Durant cette rencontre – en la veille de la fête de saint Ignace de Loyola – qui a duré une quarantaine de minutes, le pape François a salué toutes les personnes présentes, une à une ; puis il s’est assis et a entamé un dialogue. Nous publions la traduction de ce dialogue rendu public le 25 août 2016 par L’Osservatore Romano et la revue jésuite La Civiltà cattolica.
Dialogue du pape avec les jésuites polonais
Votre message arrive au cœur des jeunes. Comment faites-vous pour leur parler si efficacement ? Pourriez-vous nous donner quelques conseils pour travailler avec les jeunes ?
Quand je parle, je dois regarder les gens dans les yeux. Ce n’est pas possible de regarder les yeux de tout le monde, mais je regarde les yeux de celui-ci, celui-ci, celui-ci… et ils se sentent tous regardés. C’est quelque chose qui m’est spontané. Je fais comme cela avec les jeunes. Mais ensuite, les jeunes, quand tu parles avec eux, il posent des questions… Aujourd’hui, au déjeuner, ils m’ont posé quelques questions… Ils m’ont même demandé comment je me confesse. Ils n’ont pas de pudeur. Ils posent des questions directes. Et à un jeune il faut toujours répondre par la vérité. Aujourd’hui, au déjeuner, à un certain point, nous en sommes venus à parler de la confession. Un jeune m’a demandé : « Et vous, comment vous confessez-vous ? ». Et il a commencé à me parler de lui. Il m’a dit : « Dans mon pays il y a eu des scandales liés aux prêtres et nous n’avons pas le courage de nous confesser à tel prêtre qui a vécu ces scandales. Je n’y arrive pas ». Vous voyez : ils te disent la vérité, parfois ils te font des reproches… Les jeunes parlent directement. Ils veulent la vérité ou au moins un clair « je ne sais pas comment te répondre ». Il ne faut jamais trouver des subterfuges avec les jeunes. C’est pareil avec la prière. Ils m’ont demandé : « Comment priez-vous ? » Si tu réponds une théorie, ils sont déçus. Les jeunes sont généreux. Mais le travail avec eux nécessite aussi de la patience, beaucoup de patience. L’un d’eux m’a demandé aujourd’hui : « Que puis-je dire à un ami ou une amie qui ne croit pas en Dieu pour qu’il puisse devenir croyant ? » Voilà : on voit que parfois les jeunes ont besoin de « recettes ». Alors il faut être prêts à corriger cette attitude de demande de recettes et de réponses toute prêtes. J’ai répondu : « Regarde, la dernière chose que tu doives faire est de dire quelque chose. Commence par faire quelque chose. Ensuite ce sera lui ou elle qui te demandera des explications sur la manière dont tu vie, et pourquoi ». Voilà : il faut être direct, direct avec la vérité.
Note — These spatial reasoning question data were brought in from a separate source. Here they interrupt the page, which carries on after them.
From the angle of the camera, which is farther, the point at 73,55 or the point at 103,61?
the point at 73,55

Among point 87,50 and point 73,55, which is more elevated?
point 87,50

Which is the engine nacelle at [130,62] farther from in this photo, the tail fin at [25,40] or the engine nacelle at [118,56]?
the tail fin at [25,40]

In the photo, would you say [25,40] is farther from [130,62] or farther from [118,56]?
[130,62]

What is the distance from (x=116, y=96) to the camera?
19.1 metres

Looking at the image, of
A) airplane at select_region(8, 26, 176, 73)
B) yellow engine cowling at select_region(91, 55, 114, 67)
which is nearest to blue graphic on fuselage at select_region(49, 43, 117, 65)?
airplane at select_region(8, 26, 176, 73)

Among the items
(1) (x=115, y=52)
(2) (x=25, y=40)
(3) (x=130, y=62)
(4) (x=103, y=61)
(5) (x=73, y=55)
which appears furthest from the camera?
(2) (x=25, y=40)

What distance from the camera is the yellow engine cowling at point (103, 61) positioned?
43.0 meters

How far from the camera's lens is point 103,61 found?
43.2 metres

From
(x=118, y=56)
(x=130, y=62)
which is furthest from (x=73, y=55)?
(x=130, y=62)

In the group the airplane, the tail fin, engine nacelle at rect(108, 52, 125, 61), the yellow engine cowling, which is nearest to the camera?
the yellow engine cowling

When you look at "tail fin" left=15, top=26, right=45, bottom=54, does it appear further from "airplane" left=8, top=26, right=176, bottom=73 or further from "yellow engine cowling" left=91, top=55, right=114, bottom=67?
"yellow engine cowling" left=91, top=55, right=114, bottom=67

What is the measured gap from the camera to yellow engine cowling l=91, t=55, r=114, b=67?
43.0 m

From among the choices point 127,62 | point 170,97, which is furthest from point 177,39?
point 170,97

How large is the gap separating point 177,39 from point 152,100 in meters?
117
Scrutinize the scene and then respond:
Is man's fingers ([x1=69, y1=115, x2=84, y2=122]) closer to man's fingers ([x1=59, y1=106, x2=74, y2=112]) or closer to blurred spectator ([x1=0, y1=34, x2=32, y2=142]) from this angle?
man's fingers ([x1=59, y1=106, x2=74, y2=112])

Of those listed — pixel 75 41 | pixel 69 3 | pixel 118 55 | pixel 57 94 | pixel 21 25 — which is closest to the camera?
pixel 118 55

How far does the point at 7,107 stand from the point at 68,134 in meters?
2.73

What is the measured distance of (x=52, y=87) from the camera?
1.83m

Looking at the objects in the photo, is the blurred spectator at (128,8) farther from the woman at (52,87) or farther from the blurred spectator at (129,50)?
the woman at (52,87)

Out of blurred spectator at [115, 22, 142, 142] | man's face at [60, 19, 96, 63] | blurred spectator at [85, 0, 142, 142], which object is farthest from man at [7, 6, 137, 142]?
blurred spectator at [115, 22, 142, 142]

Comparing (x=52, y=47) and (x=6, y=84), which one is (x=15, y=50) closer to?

Quel est le rôle de l’Université des jésuites ?
Une université dirigée par les jésuites doit viser à une formation globale et pas seulement intellectuelle, une formation de tout l’homme. En effet, si l’université devient simplement une académie de notions ou une « usine » de professionnels, ou si dans sa structure prévaut une mentalité centrée sur les affaires, alors elles est vraiment hors e la route. Nous avons en main les Exercices. Voilà le défi : mettre l’université sur le chemin des Exercices. Cela signifie risquer sur a vérité et non sur les « vérités fermées » que personne ne discute. La vérité de la rencontre avec les personnes est ouverte et requiert e se laisser interpeller vraiment par la réalité. Et l’université des jésuites doit être aussi impliquée dans la vie réelle de l’Église et de la Nation : celle-ci aussi est une réalité en effet. Une attention particulière doit toujours être donnée aux marginaux, à la défense de ceux qui ont plus besoin d’être protégés. Et ceci, que ce soit clair, ne signifie pas être communiste : c’est simplement être vraiment impliqués avec la réalité. En ce cas, en particulier, une université des jésuites doit être pleinement impliquée avec la réalité, exprimant la pensée sociale de l’Église. La pensée libertaire, qui déplace l’homme du centre, et qui a mis au centre l’argent, n’est pas la nôtre. La doctrine de l’Église est claire et il faut aller de l’avant dans ce sens.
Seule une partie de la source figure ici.